Description of the task: In the forum thread, what does Vaz say gets pinned on the Vultures?

Document segment:
I don' t care =D so could you stop telling me that it is boring and besides why do you care ?
Not that I don' t appreciate your tips but telling me that over and over again is kinda disturbing

oh yeah and btw It is nearely a month and still standing


----------



## Vaz (Mar 19, 2008)

Whoa, cut the attitude dude. He's only trying to help, and fuck me, it's expensive enough. Christ, I pin the wings on my Vultures, and they're less than half the size, and have no weight on them.

Better safe than sorry.


----------



## Inquisitor Varrius (Jul 3, 2008)

Ok, it's sage advice, but I'll second that the repetition is annoying. It's JasonDark's model, it's his to do with as he likes.

Anyway, back to topic: I never realized how big these things were. How tall is it at the top of its back? It's freakin' ginormous.

Any idea when this starts being painted?


----------



## 666JasonDark666 (Jul 2, 2010)

Data entries:
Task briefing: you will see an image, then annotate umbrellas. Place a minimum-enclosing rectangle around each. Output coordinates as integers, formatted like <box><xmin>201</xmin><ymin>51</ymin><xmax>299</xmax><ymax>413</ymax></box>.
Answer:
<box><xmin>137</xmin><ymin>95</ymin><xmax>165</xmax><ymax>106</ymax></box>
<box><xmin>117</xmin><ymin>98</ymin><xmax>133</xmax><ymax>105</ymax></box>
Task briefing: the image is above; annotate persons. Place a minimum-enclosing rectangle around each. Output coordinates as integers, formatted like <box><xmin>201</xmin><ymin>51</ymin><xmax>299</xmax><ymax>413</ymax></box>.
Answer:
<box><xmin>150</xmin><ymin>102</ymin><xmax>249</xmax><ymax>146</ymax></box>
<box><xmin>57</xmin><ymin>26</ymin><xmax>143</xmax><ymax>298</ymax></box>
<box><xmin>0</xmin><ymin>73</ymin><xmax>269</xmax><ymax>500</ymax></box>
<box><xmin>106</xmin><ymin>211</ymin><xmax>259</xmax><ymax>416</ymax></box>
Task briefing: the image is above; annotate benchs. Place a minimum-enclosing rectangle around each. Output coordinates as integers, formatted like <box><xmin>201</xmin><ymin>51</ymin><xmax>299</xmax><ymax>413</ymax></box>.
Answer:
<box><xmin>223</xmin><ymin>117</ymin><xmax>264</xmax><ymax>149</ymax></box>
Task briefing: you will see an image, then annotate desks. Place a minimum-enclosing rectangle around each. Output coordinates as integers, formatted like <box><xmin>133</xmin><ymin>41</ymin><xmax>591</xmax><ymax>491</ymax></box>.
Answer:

Answer for the task: The wings.